### INSTRUCTIONS TO FOLLOW:
Would you please transcribe the listing exactly, with no images?

━━ SOURCE DATA

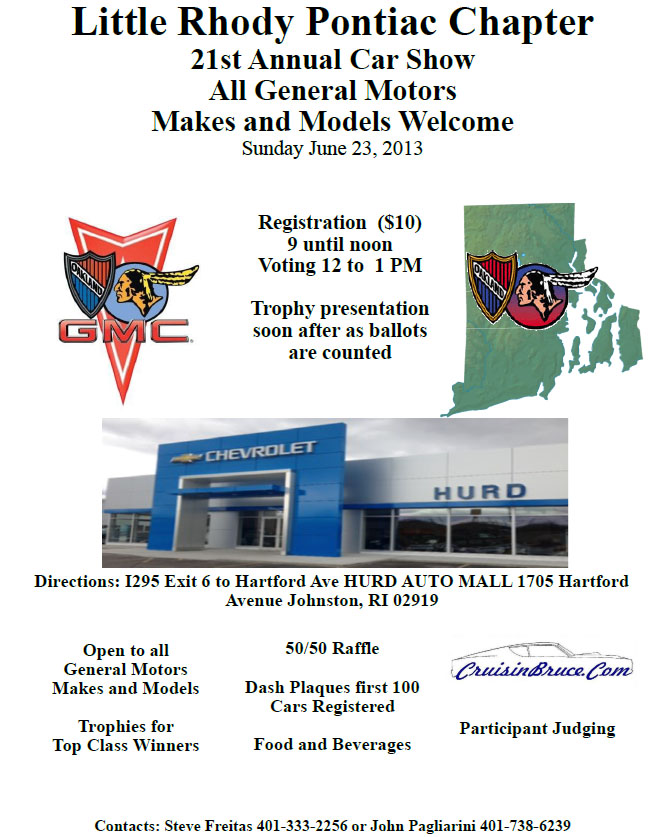 Little Rhody Pontiac Chapter
21st Annual Car Show
All General Motors
Makes and Models Welcome
Sunday June 23, 2013

OAKLAND

GMC

Registration ($10)
9 until noon
Voting 12 to 1 PM

Trophy presentation soon after as ballots are counted

OAKLAND

CHEVROLET

HURD

Directions: I295 Exit 6 to Hartford Ave HURD AUTO MALL 1705 Hartford Avenue Johnston, RI 02919

Open to all General Motors Makes and Models

Trophies for Top Class Winners

50/50 Raffle

Dash Plaques first 100 Cars Registered

Food and Beverages

CruisinBruce.Com

Participant Judging

Contacts: Steve Freitas 401-333-2256 or John Pagliarini 401-738-6239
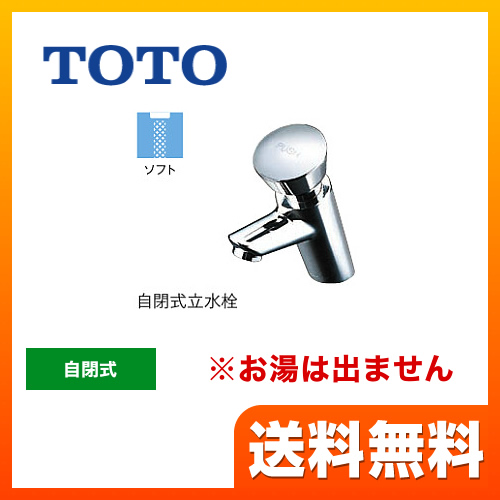 TOTO

ソフト

PUSH

自閉式立水栓

自閉式

※お湯は出ません

送料無料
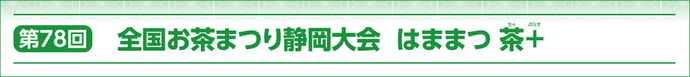 第78回 全国お茶まつり静岡大会 はままつ 茶+

ちゃ ぷらす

━━━━

### RESPONSE TO THIS TASK:
 Little Rhody Pontiac Chapter
21st Annual Car Show
All General Motors
Makes and Models Welcome
Sunday June 23, 2013

OAKLAND

GMC

Registration ($10)
9 until noon
Voting 12 to 1 PM

Trophy presentation soon after as ballots are counted

OAKLAND

CHEVROLET

HURD

Directions: I295 Exit 6 to Hartford Ave HURD AUTO MALL 1705 Hartford Avenue Johnston, RI 02919

Open to all General Motors Makes and Models

Trophies for Top Class Winners

50/50 Raffle

Dash Plaques first 100 Cars Registered

Food and Beverages

CruisinBruce.Com

Participant Judging

Contacts: Steve Freitas 401-333-2256 or John Pagliarini 401-738-6239
 TOTO

ソフト

PUSH

自閉式立水栓

自閉式

※お湯は出ません

送料無料
 第78回 全国お茶まつり静岡大会 はままつ 茶+

ちゃ ぷらす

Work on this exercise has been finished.